TEXT BLOCK:
PeerForward, formerly College Summit, is a national nonprofit organization dedicated to improving the lives of low-income youth by connecting them to college and career. In high schools across the nation, PeerForward trains and deploys teams of influential juniors and seniors to drive key actions by classmates that will improve postsecondary enrollment and success.

History 
In 1993, Keith Frome Ed.D, J.B. Schramm and Derek Canty started a teen education center in the basement of a community center in low-income in Washington, D.C., working with students who had the intelligence, resiliency, and grit to success in college and careers, but did not know how to pursue post secondary education. Through this program, they saw firsthand how the influence of one student could push friends on the path to a higher education. They founded College Summit incorporated in 1996, now doing business as PeerForward, by answering a simple, yet important question: "Who is the most influential person to a 17-year-old?" The answer: "Another 17-year old." 

In 2015, College Summit launched PeerForward, an initiative built on decades of experience as well as third-party research about what really works in schools. A Stanford Social Innovation Review essay, "Cutting Costs to Increase Impact" analyzed this innovative approach to achieving scale. In the 2017–18 school year, 114 teams of influential 11th- and 12th-graders trained by PeerForward mobilized to run campaigns (events, peer-to-peer coaching, awareness) to reach 110,000 of their classmates and peers. Independent researchers from the University of Pittsburgh found that PeerForward high schools had a 26% higher rate of Free Application for Federal Student Aid [FAFSA] completing that similar schools without the program. The effect – unlocking an estimated $13M more in grants and scholarships to pay for school.

ENTRIES PROVIDED:

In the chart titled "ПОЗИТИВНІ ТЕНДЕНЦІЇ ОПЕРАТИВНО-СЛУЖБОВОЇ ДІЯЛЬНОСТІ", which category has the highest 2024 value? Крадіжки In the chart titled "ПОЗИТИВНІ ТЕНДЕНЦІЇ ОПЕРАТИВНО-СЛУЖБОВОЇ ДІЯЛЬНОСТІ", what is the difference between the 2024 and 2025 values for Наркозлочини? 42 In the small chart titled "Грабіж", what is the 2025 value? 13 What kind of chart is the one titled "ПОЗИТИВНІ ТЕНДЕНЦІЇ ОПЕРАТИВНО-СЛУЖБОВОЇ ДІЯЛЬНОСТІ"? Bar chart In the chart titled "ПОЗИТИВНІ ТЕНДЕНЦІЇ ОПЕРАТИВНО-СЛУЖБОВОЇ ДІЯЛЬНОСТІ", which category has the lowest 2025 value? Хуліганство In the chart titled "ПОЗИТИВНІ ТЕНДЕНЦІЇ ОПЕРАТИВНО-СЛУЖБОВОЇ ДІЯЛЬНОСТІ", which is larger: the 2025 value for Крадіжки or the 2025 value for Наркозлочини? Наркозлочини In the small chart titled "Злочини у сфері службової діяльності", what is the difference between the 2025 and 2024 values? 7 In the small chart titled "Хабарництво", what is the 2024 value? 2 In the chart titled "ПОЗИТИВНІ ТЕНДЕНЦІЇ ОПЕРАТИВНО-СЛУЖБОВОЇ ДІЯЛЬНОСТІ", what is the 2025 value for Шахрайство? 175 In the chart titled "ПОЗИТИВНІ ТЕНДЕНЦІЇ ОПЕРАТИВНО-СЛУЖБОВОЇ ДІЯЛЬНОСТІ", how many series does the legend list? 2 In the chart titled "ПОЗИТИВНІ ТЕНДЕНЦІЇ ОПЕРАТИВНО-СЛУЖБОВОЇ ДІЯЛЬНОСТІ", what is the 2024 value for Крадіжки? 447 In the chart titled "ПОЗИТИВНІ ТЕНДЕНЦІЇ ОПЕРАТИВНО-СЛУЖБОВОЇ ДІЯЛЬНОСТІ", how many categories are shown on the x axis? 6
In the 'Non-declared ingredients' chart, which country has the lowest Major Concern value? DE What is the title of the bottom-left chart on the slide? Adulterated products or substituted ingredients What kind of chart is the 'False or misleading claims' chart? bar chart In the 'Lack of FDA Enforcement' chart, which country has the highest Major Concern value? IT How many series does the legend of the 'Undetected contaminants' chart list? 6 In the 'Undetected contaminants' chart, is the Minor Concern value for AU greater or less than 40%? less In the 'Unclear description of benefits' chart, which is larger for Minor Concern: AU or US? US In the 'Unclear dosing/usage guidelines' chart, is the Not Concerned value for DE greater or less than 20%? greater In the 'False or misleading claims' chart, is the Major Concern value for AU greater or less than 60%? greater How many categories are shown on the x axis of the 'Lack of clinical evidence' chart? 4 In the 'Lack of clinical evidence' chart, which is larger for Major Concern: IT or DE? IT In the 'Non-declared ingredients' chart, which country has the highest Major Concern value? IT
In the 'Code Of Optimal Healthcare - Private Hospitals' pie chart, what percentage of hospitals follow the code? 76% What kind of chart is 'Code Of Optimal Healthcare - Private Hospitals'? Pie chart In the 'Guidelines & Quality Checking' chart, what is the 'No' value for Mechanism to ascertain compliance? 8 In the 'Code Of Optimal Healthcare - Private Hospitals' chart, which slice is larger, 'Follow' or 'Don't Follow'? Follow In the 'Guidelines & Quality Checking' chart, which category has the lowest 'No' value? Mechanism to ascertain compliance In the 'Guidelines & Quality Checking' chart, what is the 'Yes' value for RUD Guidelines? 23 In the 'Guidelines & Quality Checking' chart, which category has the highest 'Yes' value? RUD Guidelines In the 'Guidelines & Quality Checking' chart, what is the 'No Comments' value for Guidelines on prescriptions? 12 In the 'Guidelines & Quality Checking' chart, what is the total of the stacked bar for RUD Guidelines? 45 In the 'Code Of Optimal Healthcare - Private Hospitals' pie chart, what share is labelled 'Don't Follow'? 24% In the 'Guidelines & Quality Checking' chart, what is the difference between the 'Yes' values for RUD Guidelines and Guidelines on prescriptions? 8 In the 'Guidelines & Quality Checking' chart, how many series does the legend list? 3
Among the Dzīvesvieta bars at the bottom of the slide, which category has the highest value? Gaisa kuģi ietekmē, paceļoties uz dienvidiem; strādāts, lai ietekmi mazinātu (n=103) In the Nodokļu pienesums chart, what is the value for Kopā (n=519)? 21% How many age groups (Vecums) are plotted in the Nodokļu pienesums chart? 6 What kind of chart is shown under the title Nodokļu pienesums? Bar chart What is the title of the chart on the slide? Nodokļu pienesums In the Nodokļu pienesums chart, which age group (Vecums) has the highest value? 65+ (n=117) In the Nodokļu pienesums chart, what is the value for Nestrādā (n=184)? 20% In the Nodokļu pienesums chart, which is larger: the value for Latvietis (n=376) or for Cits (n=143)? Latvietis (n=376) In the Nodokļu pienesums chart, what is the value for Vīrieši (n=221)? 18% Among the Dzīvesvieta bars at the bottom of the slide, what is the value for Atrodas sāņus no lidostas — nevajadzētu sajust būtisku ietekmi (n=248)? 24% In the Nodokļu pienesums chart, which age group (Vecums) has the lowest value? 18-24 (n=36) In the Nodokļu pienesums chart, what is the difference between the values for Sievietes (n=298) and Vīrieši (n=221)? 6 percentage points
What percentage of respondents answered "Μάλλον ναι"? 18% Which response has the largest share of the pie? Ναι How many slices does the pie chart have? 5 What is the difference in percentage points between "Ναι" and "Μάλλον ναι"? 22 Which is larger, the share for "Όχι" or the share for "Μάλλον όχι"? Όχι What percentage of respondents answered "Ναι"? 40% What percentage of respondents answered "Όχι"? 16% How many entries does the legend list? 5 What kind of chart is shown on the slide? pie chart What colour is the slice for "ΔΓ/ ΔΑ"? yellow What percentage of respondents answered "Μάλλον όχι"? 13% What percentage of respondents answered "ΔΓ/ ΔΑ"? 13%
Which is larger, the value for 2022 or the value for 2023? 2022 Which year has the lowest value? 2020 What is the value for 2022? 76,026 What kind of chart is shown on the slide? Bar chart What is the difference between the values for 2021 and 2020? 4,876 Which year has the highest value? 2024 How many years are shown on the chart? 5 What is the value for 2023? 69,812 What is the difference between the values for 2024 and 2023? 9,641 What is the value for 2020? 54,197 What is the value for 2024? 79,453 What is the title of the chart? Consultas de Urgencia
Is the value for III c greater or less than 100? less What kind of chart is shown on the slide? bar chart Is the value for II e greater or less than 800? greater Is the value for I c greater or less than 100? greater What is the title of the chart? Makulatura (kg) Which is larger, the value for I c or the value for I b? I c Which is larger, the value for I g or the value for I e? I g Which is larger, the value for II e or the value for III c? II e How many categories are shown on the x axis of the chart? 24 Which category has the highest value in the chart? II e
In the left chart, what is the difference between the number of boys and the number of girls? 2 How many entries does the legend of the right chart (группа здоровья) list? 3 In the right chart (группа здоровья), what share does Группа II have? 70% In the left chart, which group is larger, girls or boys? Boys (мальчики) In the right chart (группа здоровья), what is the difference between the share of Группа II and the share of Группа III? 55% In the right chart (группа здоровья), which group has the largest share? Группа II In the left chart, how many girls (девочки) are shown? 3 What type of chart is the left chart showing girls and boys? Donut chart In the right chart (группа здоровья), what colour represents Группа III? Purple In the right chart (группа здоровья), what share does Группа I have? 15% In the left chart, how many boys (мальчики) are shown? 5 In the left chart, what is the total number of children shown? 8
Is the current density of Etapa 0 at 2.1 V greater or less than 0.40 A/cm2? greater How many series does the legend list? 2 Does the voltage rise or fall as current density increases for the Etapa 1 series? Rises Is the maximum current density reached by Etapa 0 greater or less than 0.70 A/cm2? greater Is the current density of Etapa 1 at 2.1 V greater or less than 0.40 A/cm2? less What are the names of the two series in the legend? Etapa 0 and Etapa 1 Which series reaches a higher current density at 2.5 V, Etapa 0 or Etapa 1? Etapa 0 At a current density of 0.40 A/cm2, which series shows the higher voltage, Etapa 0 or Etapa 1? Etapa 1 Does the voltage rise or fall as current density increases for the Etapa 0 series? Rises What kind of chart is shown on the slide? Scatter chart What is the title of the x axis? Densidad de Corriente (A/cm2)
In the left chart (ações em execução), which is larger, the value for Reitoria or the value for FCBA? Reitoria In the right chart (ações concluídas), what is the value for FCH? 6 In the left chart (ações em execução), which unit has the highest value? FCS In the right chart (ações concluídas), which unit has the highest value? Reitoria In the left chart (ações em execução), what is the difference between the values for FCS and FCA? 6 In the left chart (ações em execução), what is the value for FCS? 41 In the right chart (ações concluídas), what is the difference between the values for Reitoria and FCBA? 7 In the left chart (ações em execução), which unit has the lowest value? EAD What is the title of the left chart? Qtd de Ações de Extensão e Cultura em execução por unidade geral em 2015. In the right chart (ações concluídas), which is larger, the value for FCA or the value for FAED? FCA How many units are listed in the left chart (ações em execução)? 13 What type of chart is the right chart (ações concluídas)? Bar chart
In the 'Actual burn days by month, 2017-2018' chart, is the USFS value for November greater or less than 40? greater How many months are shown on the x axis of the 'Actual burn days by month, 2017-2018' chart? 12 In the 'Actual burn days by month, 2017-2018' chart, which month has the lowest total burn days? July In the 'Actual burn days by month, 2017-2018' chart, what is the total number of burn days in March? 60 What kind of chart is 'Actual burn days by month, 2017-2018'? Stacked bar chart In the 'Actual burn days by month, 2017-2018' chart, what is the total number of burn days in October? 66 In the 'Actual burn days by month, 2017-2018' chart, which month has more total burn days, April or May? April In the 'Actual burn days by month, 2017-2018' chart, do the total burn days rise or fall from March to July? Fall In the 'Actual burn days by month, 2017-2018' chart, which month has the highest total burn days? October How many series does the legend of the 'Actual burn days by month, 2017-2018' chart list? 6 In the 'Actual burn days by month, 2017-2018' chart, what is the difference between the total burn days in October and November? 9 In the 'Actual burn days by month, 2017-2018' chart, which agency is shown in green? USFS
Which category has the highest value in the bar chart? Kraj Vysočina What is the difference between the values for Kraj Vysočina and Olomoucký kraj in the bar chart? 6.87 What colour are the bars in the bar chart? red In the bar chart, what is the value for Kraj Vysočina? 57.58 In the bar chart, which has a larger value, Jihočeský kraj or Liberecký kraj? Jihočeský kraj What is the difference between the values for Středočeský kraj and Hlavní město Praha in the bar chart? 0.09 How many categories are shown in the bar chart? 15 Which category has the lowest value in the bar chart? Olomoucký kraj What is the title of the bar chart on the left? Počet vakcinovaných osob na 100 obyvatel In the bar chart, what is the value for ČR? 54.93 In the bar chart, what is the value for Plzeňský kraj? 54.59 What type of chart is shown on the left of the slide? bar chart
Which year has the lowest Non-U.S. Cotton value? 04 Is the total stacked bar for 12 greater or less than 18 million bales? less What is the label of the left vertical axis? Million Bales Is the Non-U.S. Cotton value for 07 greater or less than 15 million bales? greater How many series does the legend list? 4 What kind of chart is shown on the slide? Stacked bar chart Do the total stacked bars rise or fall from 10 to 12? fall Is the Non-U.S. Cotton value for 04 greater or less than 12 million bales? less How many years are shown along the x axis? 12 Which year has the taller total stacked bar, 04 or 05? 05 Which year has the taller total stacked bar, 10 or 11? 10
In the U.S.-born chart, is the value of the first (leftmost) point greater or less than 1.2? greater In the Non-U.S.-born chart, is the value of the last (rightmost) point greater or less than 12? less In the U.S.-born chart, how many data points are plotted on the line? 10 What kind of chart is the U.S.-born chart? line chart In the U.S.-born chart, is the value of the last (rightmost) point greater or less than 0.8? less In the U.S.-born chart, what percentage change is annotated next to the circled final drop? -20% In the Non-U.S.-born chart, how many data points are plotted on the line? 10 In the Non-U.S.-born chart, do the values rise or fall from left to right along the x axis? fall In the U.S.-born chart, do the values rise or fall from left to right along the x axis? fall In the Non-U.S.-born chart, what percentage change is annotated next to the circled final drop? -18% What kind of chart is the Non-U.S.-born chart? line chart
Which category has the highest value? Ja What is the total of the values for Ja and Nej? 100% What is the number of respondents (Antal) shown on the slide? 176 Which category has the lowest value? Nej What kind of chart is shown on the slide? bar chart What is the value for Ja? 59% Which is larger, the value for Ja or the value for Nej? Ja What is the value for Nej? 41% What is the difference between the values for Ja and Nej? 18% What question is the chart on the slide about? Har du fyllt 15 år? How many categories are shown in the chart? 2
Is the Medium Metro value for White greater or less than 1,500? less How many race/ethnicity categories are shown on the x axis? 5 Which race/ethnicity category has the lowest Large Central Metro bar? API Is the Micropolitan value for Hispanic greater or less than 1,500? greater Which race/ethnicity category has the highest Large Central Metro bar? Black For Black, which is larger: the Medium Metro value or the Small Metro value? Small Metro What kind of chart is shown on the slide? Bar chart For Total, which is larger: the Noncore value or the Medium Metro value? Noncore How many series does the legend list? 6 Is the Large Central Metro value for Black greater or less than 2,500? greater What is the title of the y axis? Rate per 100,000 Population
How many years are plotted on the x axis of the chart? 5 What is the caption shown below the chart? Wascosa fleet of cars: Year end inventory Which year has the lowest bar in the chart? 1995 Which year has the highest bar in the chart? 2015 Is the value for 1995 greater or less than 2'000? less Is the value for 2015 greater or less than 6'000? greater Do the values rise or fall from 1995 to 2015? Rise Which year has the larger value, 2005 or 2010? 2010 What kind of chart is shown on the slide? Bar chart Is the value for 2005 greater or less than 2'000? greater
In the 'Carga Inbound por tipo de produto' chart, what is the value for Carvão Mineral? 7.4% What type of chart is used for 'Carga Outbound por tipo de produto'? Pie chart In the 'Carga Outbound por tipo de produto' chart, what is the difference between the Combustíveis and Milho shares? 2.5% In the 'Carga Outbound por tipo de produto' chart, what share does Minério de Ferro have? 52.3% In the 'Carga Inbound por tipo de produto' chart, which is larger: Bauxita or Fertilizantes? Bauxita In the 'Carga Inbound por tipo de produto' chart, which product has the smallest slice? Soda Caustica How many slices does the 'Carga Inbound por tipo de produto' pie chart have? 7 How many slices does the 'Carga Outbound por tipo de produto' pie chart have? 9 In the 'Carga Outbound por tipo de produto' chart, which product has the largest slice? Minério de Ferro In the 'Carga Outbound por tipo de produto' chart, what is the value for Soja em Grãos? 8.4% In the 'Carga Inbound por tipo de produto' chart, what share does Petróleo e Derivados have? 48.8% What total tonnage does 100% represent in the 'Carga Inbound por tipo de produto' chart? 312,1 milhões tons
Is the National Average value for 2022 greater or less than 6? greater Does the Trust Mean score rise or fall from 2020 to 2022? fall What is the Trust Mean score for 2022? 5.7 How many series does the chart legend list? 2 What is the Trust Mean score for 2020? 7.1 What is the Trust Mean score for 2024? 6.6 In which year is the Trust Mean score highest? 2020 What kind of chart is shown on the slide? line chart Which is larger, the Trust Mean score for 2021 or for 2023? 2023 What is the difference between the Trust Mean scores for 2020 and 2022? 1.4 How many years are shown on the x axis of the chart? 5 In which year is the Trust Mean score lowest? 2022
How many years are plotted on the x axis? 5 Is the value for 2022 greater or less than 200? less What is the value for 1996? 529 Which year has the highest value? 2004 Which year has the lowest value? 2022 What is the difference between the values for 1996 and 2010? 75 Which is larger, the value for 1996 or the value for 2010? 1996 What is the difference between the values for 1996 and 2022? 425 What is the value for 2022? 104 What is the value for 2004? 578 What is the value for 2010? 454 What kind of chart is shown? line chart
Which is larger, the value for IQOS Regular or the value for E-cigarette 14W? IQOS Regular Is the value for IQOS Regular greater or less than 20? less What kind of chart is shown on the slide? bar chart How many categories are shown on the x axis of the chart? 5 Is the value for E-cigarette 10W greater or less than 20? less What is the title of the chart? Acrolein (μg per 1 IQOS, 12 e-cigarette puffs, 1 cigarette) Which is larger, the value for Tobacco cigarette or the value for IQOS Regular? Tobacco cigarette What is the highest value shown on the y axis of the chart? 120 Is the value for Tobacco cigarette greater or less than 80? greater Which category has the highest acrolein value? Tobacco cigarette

INSTRUCTIONS:
1: According to the PeerForward text, how many teams of 11th- and 12th-graders trained by PeerForward ran campaigns in the 2017–18 school year?
2: Set down the part of the PeerForward text from "PeerForward, formerly College" to "enrollment and success.", word for word.
Nothing here depends on the records.

RESPONSE LIST:
1: 114 teams.

2:
PeerForward, formerly College Summit, is a national nonprofit organization dedicated to improving the lives of low-income youth by connecting them to college and career. In high schools across the nation, PeerForward trains and deploys teams of influential juniors and seniors to drive key actions by classmates that will improve postsecondary enrollment and success.